軍事の戦略・戦術に陽動作戦というものがある。本筋の作戦は隠しておいて、相手(敵)の目を引き付けて異なった方向に敵を誘導する戦術である。陽動作戦も本気だということを見せ付けないと成功しない。
トランプ次期大統領はEU(欧州連合)に対して「我々の石油と天然ガスを大量に購入することでアメリカの巨額の貿易収支赤字を解消するように伝えた」としている。決め台詞ももちろん忘れていない。「大量に購入しなければEUからの輸入品に関税をかける」と。
トランプ次期大統領はすでにメキシコ、カナダに25%関税、中国に10%追加関税をかけると予告している。どうやらこれもEUには陽動作戦として十分に効果を発揮している。
EUは石油、液化天然ガス(LNG)をロシアに依存してきている。ウクライナ戦争以降、EUはエネルギー政策を変更し、「脱ロシア」化に努力している。トランプ次期大統領の要求に応じ、EUは米国産石油、天然ガス輸入に切り替える検討を行うという方向を即刻打ち出している。
■中国に次ぐ貿易赤字はEU
米国の2023年貿易では輸出2兆0452億ドル(2・1%減)、輸入3兆1085億ドル(4・9%減)。貿易収支は1兆0633億ドルの赤字。例年のことだが、米国は膨大な赤字を計上している。
米国の輸出・輸入の貿易ではEUがトップの座を占めている。貿易の順位はEU、メキシコ、カナダ、中国となっている。中国の貿易順位の急落が顕著だ。1期目のトランプ政権が自動車、鉄鋼製品などに高関税を課した。バイデン政権も中国に対する高関税政策をそのまま維持している。
貿易収支赤字では、中国が依然として断トツ(2791億ドル赤字)。中国は貿易とは輸出のことのみと勘違いしているのか、輸入は眼中にない。それに次ぐのがEU(2087億ドル赤字)、そしてメキシコ、カナダという順位である。トランプ次期大統領はメキシコ、カナダに新関税、中国に追加関税を賦課すると表明している。

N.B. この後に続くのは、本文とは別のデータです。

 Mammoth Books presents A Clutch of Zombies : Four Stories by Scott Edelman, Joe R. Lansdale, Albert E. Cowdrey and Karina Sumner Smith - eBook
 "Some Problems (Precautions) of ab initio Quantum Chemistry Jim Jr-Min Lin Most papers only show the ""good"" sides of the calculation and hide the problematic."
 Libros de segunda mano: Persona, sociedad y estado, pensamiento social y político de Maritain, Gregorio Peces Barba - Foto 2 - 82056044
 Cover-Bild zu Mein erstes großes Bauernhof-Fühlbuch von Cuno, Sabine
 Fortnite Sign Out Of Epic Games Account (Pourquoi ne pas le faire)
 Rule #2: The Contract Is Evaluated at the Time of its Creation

メキシコ、カナダ、中国には事前に手を打っている。次はEUの番ということで米国産の石油、天然ガスをEUに購入させるとしている。それぞれ落し所は不透明さを残しているが、米国に対する貿易収支赤字が大きいところにアトランダムに手を打っている。
■「ドリル、ベイビー、ドリル」トランプ大統領のエネルギー政策
トランプ次期大統領のエネルギー政策は、「ドリル、ベイビー、ドリル」(大統領選挙でのスローガン)、つまり石油、天然ガスを「掘って掘って掘りまくれ」。化石燃料による環境汚染などは全く無視して、採掘規制を大幅緩和して石油、天然ガス増産を進めるというものだ。これによりエネルギー価格を抑え、インフレを解決するとしている。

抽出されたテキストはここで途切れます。